[Spatial questions based on scenes]
=====
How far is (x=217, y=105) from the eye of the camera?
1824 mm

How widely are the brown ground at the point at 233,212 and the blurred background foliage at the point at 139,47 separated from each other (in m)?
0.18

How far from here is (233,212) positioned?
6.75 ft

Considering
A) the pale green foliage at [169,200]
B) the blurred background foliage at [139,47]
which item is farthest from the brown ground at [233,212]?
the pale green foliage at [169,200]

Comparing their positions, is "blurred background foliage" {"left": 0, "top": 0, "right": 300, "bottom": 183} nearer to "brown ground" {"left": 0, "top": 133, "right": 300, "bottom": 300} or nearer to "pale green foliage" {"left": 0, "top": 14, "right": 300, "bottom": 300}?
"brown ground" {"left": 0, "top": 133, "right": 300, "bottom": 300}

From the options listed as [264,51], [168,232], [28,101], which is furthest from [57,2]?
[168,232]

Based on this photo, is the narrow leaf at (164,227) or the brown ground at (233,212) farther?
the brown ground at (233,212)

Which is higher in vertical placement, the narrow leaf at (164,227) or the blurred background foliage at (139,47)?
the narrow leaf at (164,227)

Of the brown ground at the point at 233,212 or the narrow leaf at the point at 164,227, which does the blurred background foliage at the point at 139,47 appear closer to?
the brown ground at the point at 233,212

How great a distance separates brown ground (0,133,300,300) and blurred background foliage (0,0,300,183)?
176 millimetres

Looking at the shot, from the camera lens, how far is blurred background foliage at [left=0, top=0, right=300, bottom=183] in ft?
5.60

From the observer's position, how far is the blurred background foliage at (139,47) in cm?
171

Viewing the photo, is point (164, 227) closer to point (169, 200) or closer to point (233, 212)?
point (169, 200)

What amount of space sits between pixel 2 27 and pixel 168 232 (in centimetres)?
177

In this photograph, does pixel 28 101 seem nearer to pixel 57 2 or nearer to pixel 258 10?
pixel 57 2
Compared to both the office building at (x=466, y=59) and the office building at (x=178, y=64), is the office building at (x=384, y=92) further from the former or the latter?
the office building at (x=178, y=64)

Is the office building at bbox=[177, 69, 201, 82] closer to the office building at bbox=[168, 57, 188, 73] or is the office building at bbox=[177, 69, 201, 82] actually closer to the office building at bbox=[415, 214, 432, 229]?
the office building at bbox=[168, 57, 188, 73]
=====
▸ **To be done**
Copy out, word for word, the lines starting at the line that contains "Is the office building at bbox=[177, 69, 201, 82] closer" and ending with the final line above, including both of these lines.

▸ **Expected output**
Is the office building at bbox=[177, 69, 201, 82] closer to the office building at bbox=[168, 57, 188, 73] or is the office building at bbox=[177, 69, 201, 82] actually closer to the office building at bbox=[415, 214, 432, 229]?
the office building at bbox=[168, 57, 188, 73]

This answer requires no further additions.